Content management strategy defines the technologies needed to capture, store, deliver, and preserve an organization’s content. Publishing infrastructures, content life cycles and workflows are key considerations of this strategy.

Content channel distribution strategy

Content channel distribution strategy defines how and where content will be made available to users.

The content life cycle is a repeatable system that governs the management of content. The processes within a given content lifecycle are system-agnostic. The processes are established as part of a content strategy, and implemented during the content life cycle.

Aspects of a content life cycle 

The content life cycle covers four macro stages: the strategic analysis, the content collection, management of the content, and publishing, which includes publication and post-publication activities. 
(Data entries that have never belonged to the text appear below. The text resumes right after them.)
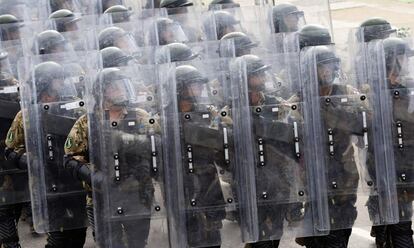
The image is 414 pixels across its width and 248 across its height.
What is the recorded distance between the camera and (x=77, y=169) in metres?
8.41

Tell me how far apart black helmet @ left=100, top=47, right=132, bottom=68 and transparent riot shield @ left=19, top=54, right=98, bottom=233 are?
0.17m

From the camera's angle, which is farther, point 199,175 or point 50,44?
point 50,44

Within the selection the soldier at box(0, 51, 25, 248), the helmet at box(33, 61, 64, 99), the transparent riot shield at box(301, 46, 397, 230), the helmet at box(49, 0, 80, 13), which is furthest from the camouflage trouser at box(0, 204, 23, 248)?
the helmet at box(49, 0, 80, 13)

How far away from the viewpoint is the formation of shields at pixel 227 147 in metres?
7.96

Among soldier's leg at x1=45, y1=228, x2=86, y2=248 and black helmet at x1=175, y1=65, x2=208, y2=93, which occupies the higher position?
black helmet at x1=175, y1=65, x2=208, y2=93

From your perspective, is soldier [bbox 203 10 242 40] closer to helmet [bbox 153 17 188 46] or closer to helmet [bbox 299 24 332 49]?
helmet [bbox 153 17 188 46]

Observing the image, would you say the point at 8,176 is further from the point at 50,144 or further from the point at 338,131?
the point at 338,131

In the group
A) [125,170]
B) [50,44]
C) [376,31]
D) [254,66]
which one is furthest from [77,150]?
[376,31]

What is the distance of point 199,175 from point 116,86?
966 millimetres

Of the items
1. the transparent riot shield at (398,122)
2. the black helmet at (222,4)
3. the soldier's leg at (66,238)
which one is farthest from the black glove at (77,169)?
the black helmet at (222,4)

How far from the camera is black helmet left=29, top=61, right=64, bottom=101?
8.76 meters

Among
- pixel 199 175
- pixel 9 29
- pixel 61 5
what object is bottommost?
pixel 199 175

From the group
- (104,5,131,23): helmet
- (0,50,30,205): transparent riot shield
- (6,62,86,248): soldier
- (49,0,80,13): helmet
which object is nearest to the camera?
(6,62,86,248): soldier

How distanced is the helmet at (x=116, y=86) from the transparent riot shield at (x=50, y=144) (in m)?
0.45
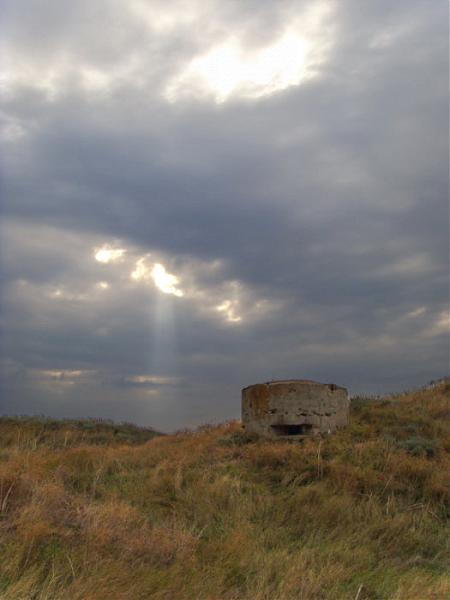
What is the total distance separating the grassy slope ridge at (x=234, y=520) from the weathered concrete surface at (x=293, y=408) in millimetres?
588

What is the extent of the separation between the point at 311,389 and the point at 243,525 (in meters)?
5.77

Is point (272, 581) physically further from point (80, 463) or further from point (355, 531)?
point (80, 463)

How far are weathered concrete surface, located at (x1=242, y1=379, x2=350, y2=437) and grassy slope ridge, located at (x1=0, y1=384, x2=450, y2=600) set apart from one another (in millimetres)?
588

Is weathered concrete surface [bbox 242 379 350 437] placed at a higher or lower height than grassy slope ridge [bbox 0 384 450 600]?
higher

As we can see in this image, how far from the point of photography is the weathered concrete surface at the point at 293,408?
12172mm

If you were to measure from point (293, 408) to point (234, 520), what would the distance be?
17.3ft

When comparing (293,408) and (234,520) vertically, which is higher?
(293,408)

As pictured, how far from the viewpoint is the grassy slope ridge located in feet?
16.0

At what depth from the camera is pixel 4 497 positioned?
247 inches

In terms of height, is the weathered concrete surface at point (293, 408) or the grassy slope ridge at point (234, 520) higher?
the weathered concrete surface at point (293, 408)

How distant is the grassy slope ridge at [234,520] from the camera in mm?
4887

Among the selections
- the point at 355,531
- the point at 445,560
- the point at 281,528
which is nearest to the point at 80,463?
the point at 281,528

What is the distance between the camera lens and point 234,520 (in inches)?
280

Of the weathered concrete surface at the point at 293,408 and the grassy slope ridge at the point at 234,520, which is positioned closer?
the grassy slope ridge at the point at 234,520
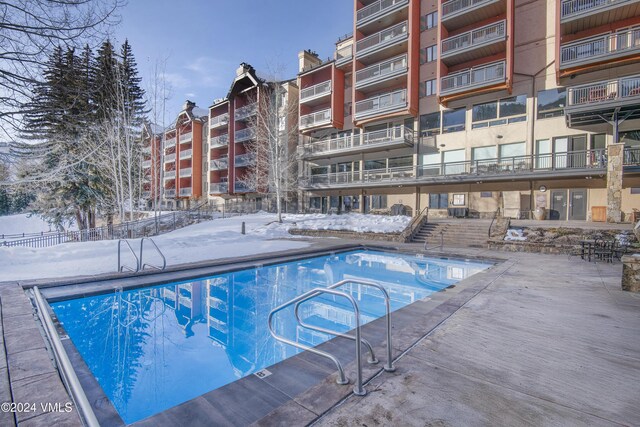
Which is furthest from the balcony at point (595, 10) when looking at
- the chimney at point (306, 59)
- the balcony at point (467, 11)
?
the chimney at point (306, 59)

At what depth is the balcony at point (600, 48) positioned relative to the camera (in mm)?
15570

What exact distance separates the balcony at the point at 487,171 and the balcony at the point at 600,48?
16.3ft

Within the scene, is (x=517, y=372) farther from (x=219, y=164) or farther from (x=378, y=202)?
(x=219, y=164)

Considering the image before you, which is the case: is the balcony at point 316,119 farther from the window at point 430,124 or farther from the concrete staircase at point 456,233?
the concrete staircase at point 456,233

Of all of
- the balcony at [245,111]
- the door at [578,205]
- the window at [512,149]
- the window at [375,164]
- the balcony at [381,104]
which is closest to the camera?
the door at [578,205]

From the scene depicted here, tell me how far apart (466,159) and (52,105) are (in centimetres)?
2245

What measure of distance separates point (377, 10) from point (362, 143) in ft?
36.0

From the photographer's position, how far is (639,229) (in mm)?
7426

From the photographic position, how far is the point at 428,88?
2366 centimetres

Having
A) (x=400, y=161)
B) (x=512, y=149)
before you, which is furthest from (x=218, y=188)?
(x=512, y=149)

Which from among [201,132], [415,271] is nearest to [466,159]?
[415,271]

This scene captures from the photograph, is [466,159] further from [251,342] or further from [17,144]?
[17,144]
The content lifecycle is in effect whether the content is controlled within a content management system or not, whether it gets translated or not, whether it gets deleted at the end of its life or revised and re-used.

The analysis quadrant comprises the content strategy. The other three quadrants are more tactical in nature, focusing on the implementation of the content strategy.

Analysis 

In the analysis phase, the content life cycle is concerned with the strategic aspects of content. A content strategist (or business analyst or information architect or writer) examines the need for various types of content within the context of both the business and of the content consumers, and for multiple outputs on multiple platforms.

The analysis has a bearing on how the content strategy is implemented in the other quadrants of the content life cycle. On a new project with new content, this is the beginning of the process. Much of the time, the process will start somewhere else in the cycle; a lot depends on a multitude of factors involved in changing content from a current state to its future state.

Collection 

Content collection includes the garnering of content for use within the framework set out in the analysis phase. Collection may be through content development - creating content or editing the content of others, content ingestion - syndication of content from other sources, or incorporation of localized content, or a hybrid of content integration and converge - such as integrating product descriptions from an outside organization with prices from a costing system, or the convergence of editorial and user-generated content from social media for simultaneous display.

Publish 

The publishing quadrant deals with the aspects of content that happen when the content is delivered to its output platform and ensuing transformations, manipulations, or uses of the content. Publishing the content is only a point in the first life cycle iteration; there are post-publishing considerations such as re-use and retention policies that require attention.

Management 

The management quadrant is concerned with the efficient and effective use of content. In organizations using technology to automate the management of content, the management aspect assumes use of a content management system (CMS) of some sort. In organizations with smaller amounts of content, with little need for workflow control, and virtually no single-sourcing requirements, manual management is possible.

However, in large enterprises, there is too much content, and there are too many variations of content output, to manage the content without some sort of system to automate whatever functions can be automated. The content configuration potential is enormous, and builds on the information gathered during the analysis and collection phases.

The solutions will be highly situational, and revolve around the inputs and outputs, the required content variables, the complexity of the publishing pipeline, and the technologies in play. The most basic questions are around adoption of standards and technologies, and determining components, content granularity, and how far up or down the publishing pipeline to implement specific techniques.

At its core, content strategy is a way of thinking that has direct impact on the way we do business. And the way we do business must include a clear focus on how we create, deliver, and govern our content. Because more than ever before, content has become one of the most valuable business assets.